After angry attacks in the Dail on the failure of British authorities to control the situation at ports from Wales to Scotland, Mr Blair was contacted directly by the Taoiseach, Bertie Ahern, to press for an end to the blockade preventing movement of Irish meat through ports, which yesterday also began to affect consignments of dairy produce.

Mr Ahern's was one of a number of Irish initiatives also involving four European Commissioners. Talks also took place in London yesterday between the Irish agriculture minister, Joe Walsh, and his British counterpart, Jack Cunningham.

In the Dail, Labour leader Ruairi Quinn said the port incidents were "a flagrant breach of international law", accusing police of "facilitating the mob in deciding which trucks would get through and which would not".

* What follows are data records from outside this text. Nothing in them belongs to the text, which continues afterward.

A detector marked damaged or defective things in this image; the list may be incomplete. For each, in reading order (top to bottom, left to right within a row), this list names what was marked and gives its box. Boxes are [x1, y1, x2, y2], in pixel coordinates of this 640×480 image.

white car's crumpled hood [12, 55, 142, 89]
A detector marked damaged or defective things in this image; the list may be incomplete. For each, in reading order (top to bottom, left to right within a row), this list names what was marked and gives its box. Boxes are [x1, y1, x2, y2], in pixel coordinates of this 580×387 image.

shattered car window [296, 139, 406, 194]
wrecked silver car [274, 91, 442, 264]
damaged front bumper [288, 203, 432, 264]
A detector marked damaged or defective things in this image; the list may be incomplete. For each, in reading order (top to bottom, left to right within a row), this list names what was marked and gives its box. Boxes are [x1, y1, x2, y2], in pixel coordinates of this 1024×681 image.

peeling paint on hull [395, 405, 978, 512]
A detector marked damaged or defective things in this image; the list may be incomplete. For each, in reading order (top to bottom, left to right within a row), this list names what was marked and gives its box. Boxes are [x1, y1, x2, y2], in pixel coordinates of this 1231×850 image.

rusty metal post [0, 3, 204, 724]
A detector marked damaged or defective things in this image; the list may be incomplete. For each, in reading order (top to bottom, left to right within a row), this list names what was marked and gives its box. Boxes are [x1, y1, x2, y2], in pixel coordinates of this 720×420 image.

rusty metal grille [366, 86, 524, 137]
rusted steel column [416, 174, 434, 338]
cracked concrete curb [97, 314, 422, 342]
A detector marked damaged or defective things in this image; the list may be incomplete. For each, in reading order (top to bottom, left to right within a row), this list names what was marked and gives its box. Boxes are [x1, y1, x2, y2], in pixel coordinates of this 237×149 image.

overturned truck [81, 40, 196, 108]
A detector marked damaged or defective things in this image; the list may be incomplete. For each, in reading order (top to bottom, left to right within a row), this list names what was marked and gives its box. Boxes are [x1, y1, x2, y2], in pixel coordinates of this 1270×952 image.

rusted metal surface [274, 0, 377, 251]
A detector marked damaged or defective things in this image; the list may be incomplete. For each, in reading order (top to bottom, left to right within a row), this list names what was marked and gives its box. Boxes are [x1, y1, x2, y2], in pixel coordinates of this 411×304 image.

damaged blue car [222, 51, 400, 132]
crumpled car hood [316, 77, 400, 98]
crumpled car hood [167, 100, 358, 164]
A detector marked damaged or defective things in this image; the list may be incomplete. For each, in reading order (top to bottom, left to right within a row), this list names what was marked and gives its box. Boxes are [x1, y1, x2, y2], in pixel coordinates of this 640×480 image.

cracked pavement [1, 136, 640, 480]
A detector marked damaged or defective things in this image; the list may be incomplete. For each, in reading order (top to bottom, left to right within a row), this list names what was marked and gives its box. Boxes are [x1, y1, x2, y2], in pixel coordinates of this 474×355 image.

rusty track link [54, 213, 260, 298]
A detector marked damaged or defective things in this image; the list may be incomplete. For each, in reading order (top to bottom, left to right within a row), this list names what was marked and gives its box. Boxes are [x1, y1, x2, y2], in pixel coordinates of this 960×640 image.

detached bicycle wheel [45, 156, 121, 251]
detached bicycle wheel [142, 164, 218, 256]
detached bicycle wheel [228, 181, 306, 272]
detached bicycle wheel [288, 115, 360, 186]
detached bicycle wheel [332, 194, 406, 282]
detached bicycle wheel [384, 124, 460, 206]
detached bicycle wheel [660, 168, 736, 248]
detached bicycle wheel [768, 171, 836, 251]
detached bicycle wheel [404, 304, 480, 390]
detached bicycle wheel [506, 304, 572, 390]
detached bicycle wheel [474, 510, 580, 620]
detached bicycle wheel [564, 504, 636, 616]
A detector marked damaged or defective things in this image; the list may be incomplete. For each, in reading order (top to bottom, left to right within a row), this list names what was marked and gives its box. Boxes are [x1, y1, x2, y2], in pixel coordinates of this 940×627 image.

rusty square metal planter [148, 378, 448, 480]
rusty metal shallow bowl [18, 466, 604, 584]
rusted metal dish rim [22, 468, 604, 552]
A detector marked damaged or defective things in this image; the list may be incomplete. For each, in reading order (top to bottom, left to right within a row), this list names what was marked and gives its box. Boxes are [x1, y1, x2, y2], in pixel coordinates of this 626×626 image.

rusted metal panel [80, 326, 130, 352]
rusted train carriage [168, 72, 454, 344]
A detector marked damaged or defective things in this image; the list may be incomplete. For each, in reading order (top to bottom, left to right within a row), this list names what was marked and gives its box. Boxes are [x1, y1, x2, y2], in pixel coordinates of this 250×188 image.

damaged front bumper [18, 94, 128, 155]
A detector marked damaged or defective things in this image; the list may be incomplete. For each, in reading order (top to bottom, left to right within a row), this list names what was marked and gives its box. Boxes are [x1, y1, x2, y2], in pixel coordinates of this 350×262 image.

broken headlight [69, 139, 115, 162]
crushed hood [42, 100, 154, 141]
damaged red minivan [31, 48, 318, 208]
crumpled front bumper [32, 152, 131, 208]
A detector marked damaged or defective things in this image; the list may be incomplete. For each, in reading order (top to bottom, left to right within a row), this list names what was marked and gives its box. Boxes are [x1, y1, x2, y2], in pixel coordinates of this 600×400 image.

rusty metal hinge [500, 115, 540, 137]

He demanded a compensation claim against British authorities come from the Irish Government itself, and not be left to private individuals. The British Ambassador should be summoned to hear the Irish complaints, Mr Quinn said.

Fine Gael leader John Bruton said Irish exporters were being denied the right to trade by a mob. He said "a strong united front" had to be presented by Dublin in defence of the rule of law, "something which we had expected would be enforced by Britain".

After Irish complaints to the agriculture secretary in London had failed to stop the blockade for a fourth night, Mr Ahern told the Dail it was time for Dr Cunningham "to put his good words into action".

He confirmed Dublin was exerting pressure on the EU Transport Commissioner, the former Labour Party leader Neil Kinnock, to put pressure on his British Labour colleagues.

The Taoiseach pledged his support in efforts to secure compensation from London.

The president of the Irish Farmers' Association, John Donnelly, met Mr Kinnock and urged the right of access to British markets be protected. Earlier, after contacts with three other commissioners, he was given assurances that the commission was reminding Britain of its treaty obligations.

Mr Donnelly said: "We're part of the single market. We're entitled to get our product to the market place.

"It is disgraceful that the British police stand aside and allow those farmers to inspect what is on Irish trucks and then decide to turn them back."

He added: "We are not responsible for the problems Welsh farmers have with their own Government. It's about time they took (London) on and not be taking on Irish beef farmers who also have a very serious income problem."